A society that compels the elderly to work too long and forces an entire generation of young people not to work when they should do so for themselves and for all, is foolish and shortsighted. When the young are outside the work force, businesses lack energy, enthusiasm, innovation, and ‘joie de vivre’, which are valuable common assets that improve economic life and public happiness. It is therefore urgent to form a new human social pact, a new social pact for labour, that reduces working hours for those who are in the last phase of their working life, to create jobs for the young who have the right and duty to work. The gift of work is the first gift fathers and mothers give to their sons and daughters; it is a society’s prime patrimony.
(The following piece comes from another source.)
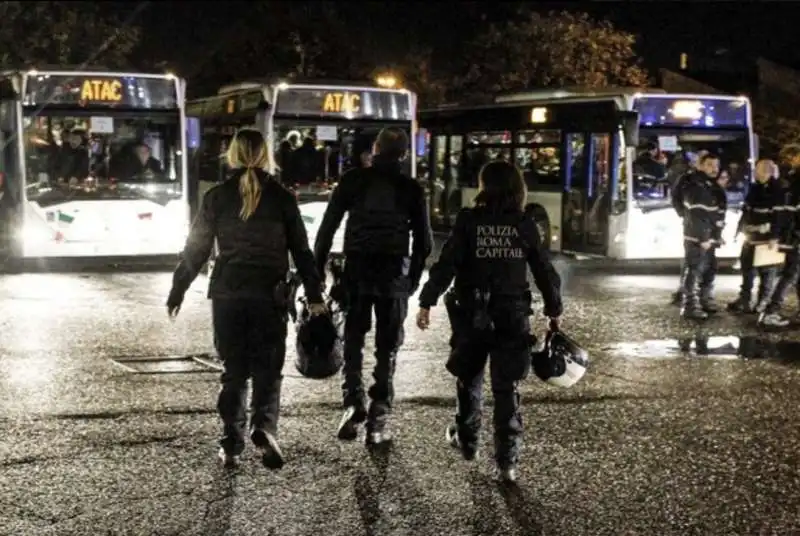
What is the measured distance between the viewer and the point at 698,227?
13867mm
It is the first endowment with which we help them to take off on their first free flight of adult life.

I would like to emphasize two epochal challenges that the trade union movement must face and defeat today if it wants to continue to perform its essential role for the common good.

The first is prophecy, and it relates to the very nature of unions, their truest vocation. Unions are an expression of the prophetic profile of society. Unions are born and reborn each time that, like the biblical prophets, they give a voice to those who have none, denounce those who would “sell the needy for a pair of sandals” (cf. Amos 2:6), unmask the powerful who trample the rights of the most vulnerable workers, defend the cause of foreigners, the least, the rejected. As shown by the great tradition of the cisl, the unions movement has its great seasons when it is prophecy. But in our advanced capitalist societies, unions risk losing their prophetic nature and becoming too similar to the institutions and powers that they should be criticizing instead. With the passage of time, unions have ended up bearing too much resemblance to politics, or rather, to political parties, their language, their style. However, if this typical and diverse dimension is lacking, their action within businesses will also lose strength and effectiveness. This is prophecy.

The second challenge: innovation. Prophets are sentinels, who keep watch from their lookout post. Unions too must keep vigil over the walls of the city of work, like a watchman who guards and protects those who are inside the city of work, but who also guards and protects those who are outside the walls. Unions do not carry out their essential function of social innovation if they watch over only those who are inside, if they protect the rights of only those who already work or who are retired. This must be done, but it is half of your work. Your vocation is also to protect those who do not yet have rights, those who are excluded from work and who are also excluded from rights and from democracy.

The capitalism of our time does not understand the value of trade unions, because it has forgotten the social nature of economy, of business. This is one of the greatest errors. Market economy: no. Let us say ‘social market economy’, as Saint John Paul ii taught: social market economy. The economy has forgotten the social nature that it has as its vocation, the social nature of business, of life, of bonds and pacts. But perhaps our society does not understand unions also because it does not see them fight hard enough for the “rights of the ‘not yet’”: in the existential peripheries, among those rejected from work. Let us consider the 40% of young people under 25 who have no work. Here, in Italy. And you must fight there! These are existential peripheries. Society does not see them fight for immigrants, for the poor who are below the city walls; or perhaps it simply does not understand because at times — and it happens in every family — corruption has entered the heart of some unionists. Do not let yourselves be obstructed by this. I know that you have been committed for some time, working in the right directions, especially with migrants, the young and with women. And what I am about to say may seem outdated, but in the world of work, women are still second class. You might say, “No, but there is that businesswoman, that other one…”; yes, but women earn less; they are more easily exploited…. Do something. I encourage you to continue and, if possible, to do more. Inhabiting the peripheries can become an action strategy, a priority for the unions of today and those of tomorrow. There is no good society without a good union, and there is no good union that is not reborn every day in the peripheries, that does not transform the economy’s rejected stones into its cornerstones. “Sindacato”, (the Italian for “union”), is a beautiful word: it comes from the Greek ‘dike’, or ‘justice’, and ‘syn’, together: syn-dike, ‘justice together’. There is no ‘justice together’ if ‘together’ does not include today’s excluded people.

Thank you for this meeting. I bless you; I bless your work, and I wish you every success in your Congress and in your daily work. And when we in the Church carry out a mission in a parish, for example, the bishop says: “Let us carry out a mission to convert all the parish, that is, to take a step for the better”. You too, “convert”: take a step for the better in your work, so that it may be better. Thank you!